Egyptian Mission Unearthed Group of Missed Water Wells Next to Horus Road in N. Sinai


Wed 02 Mar 2022 | 04:41 AM
Ali Abu Dashish

The Egyptian archaeological mission operating in the Tel al-Kidwa area in North Sinai, headed by Ramadan Helmy, director of the North Sinai Antiquities Department and head of the mission, succeeded in unearthing a group of missed water wells next to Horus Road, which date back to Pharaonic times, as part of the Sinai Development Project 2021-2022.

Dr. Mustafa Waziri, Secretary-General of the Supreme Council of Antiquities, confirmed that this is the first time that water wells have been discovered in the region since the Pharaonic eras.

He indicated that scientific evidence affirms their existence as they were engraved during the era of King Seti I on the walls of the Karnak temple.

He noted that the number of the wells is five, located outside the walls of the castle of Tel al-Kidwa, in an area characterized by yellow sand. Evidence also proves that it was deliberately destroyed and filled with only one well, so as not to be used by intruders during the Persian invasion period.

Dr. Ayman Ashmawy, head of the Egyptian Antiquities Sector at the Supreme Council of Antiquities, explained that the only surviving well was built in an unconventional way, as it was dug in yellow sand, and pottery rings were laid on top of each other inside it. The diameter of each of the wells is approximately one meter, and it has three side openings that help in descending and ascending from the well.

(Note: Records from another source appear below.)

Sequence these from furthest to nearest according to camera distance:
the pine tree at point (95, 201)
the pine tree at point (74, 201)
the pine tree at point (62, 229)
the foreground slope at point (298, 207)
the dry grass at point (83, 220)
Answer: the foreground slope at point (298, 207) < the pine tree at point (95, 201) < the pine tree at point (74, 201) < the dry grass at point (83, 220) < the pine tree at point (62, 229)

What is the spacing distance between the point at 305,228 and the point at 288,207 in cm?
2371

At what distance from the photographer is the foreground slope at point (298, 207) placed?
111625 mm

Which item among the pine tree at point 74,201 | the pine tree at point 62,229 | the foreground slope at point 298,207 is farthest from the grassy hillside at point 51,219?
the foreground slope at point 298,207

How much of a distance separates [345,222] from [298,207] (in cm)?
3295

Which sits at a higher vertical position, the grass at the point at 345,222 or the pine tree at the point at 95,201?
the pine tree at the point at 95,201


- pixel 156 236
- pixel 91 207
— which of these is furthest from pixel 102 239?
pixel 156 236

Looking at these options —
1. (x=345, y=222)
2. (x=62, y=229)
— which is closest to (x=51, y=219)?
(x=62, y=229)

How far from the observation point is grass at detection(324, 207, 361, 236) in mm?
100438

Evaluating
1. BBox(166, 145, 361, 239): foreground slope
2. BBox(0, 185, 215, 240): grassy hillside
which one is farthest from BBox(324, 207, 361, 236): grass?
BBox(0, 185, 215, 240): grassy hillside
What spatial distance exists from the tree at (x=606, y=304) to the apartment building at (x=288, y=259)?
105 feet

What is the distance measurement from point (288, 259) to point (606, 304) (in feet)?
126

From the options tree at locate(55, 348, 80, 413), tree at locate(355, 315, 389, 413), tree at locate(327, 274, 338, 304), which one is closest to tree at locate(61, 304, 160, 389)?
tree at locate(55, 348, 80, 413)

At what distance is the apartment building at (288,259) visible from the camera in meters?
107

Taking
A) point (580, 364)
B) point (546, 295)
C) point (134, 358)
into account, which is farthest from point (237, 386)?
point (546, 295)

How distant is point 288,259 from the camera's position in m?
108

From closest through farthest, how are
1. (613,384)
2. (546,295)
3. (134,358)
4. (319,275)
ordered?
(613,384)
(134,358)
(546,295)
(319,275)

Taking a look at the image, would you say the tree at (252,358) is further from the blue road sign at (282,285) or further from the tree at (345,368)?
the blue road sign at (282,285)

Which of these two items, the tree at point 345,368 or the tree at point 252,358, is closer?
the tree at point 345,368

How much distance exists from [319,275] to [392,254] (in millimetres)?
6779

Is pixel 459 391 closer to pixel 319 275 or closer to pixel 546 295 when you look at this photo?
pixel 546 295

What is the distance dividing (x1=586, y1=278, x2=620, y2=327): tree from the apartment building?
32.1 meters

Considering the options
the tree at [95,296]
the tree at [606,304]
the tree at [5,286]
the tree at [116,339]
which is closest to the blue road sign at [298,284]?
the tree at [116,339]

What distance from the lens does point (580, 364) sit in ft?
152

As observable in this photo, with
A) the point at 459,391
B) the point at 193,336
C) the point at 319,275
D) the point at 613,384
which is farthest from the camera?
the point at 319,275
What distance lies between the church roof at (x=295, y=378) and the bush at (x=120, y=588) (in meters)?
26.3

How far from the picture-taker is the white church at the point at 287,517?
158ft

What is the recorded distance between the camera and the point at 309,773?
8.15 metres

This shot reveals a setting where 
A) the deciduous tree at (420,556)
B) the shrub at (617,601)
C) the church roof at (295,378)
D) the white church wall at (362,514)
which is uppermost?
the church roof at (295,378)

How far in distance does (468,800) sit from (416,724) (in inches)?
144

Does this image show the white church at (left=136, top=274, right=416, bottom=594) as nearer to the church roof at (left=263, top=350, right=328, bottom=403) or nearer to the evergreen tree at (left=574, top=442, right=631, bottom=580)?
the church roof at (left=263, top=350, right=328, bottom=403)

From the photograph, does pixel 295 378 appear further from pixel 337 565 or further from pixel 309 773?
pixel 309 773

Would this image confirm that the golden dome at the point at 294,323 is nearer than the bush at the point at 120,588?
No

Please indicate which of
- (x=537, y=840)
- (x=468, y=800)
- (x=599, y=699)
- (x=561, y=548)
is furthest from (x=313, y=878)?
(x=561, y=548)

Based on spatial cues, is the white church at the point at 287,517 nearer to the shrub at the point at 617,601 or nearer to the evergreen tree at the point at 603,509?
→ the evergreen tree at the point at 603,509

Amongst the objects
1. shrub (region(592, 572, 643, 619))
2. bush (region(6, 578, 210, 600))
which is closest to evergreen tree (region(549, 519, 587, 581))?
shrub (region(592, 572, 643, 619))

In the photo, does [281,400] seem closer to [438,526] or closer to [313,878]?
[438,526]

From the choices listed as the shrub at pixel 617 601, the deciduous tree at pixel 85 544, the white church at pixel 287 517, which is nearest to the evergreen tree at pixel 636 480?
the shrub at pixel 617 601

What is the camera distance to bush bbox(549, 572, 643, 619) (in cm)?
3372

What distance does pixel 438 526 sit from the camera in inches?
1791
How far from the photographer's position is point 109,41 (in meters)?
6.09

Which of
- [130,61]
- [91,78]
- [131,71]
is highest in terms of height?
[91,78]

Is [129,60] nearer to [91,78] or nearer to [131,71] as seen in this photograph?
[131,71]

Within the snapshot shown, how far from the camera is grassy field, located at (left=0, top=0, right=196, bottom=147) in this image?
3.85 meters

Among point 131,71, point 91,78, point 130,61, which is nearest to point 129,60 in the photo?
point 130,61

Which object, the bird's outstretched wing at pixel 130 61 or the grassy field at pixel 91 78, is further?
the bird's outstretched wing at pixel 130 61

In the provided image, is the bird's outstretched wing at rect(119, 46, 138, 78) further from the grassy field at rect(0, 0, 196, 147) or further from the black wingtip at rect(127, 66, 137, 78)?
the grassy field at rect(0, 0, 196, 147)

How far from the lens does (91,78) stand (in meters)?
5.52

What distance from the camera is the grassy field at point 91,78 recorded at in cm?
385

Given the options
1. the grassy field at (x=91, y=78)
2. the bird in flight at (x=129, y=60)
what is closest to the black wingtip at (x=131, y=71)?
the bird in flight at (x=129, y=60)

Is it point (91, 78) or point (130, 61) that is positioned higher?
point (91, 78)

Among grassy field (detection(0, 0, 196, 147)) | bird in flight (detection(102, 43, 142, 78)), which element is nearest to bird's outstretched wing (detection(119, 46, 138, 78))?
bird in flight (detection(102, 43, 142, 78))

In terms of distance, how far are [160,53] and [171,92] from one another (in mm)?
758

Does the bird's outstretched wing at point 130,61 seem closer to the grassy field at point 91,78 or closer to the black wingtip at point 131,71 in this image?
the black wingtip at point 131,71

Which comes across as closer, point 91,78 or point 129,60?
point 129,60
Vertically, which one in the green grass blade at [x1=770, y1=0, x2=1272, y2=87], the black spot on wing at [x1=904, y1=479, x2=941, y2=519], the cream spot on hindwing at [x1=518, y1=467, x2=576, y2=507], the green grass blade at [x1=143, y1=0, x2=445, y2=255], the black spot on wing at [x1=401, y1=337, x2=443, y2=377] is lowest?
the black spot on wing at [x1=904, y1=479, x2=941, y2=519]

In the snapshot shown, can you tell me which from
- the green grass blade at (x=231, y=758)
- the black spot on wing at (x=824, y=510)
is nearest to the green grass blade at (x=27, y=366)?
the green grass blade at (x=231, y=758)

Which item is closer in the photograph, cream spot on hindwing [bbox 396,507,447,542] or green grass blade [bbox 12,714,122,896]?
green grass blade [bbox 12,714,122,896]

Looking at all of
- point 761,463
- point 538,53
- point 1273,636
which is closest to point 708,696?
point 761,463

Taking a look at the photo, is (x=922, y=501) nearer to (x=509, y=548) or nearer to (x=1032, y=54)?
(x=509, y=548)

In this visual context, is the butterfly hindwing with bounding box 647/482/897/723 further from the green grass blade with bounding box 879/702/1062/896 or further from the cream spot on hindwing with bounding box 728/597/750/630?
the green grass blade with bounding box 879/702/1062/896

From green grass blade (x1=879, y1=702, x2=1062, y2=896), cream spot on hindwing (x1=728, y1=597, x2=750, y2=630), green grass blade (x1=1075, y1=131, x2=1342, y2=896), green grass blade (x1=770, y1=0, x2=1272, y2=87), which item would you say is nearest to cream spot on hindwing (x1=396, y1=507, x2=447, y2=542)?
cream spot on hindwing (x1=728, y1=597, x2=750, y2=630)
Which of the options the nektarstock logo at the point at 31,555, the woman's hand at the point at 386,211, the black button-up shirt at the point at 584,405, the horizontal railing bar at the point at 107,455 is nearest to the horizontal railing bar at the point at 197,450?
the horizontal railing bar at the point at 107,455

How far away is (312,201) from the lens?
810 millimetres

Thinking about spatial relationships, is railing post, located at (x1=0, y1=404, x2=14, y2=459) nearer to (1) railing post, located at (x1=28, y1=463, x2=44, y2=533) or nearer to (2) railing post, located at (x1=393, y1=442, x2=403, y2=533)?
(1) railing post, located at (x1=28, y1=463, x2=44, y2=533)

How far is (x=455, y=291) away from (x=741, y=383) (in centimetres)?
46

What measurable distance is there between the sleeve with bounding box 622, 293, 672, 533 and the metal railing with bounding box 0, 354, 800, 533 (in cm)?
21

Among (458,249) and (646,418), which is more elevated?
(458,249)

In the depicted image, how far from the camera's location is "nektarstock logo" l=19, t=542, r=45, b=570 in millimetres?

The Egyptian mission excavated and descended a distance of just over three meters, and it found 13 pottery rings, and many pottery vessels dating back to the 26th Dynasty, the Saite era.

As for the results of the mission’s excavations inside the fortress, Dr. Nadia Khader, head of the Central Department of Antiquities of Lower Egypt, said that they resulted in the discovery of a storeroom, which is about 12 meters long and 4 meters wide, and in the middle of it there are a number of pottery pots that were placed on top of each other that were used as water drains.

The mission also found the remains of kilns, from the middle of the Saite era, likely to be a workshop for smelting copper ore where circular shapes of copper alloy parts were found, as well as parts of pottery bellows that were used in the smelting processes.

For his part, Dr. Hisham Hussein, Director General of Sinai Antiquities, stressed that Tel Al-Kidwa is one of the most important sites of Egyptian military architecture during the twenty-sixth dynasty ( Saite era) in North Sinai.

It is known that the Horus Military Road is one of the oldest roads in the Sinai, and it connected Egypt and Palestine with a length of 220 km. It was known in the Egyptian Pharaonic texts since the era of the Old Kingdom as the “Road of Horus.” The inscription of King Seti I at Karnak Temple is the main source that indicates the existence of a series of Military castles and water wells along the road, where the inscription of King Seti I depicted a water well in front of each fortress of the Horus Road.

The ancient Egyptians, during the era of the New Kingdom, gave specific names to each castle and water well from the wells of the ancient Horus War Road.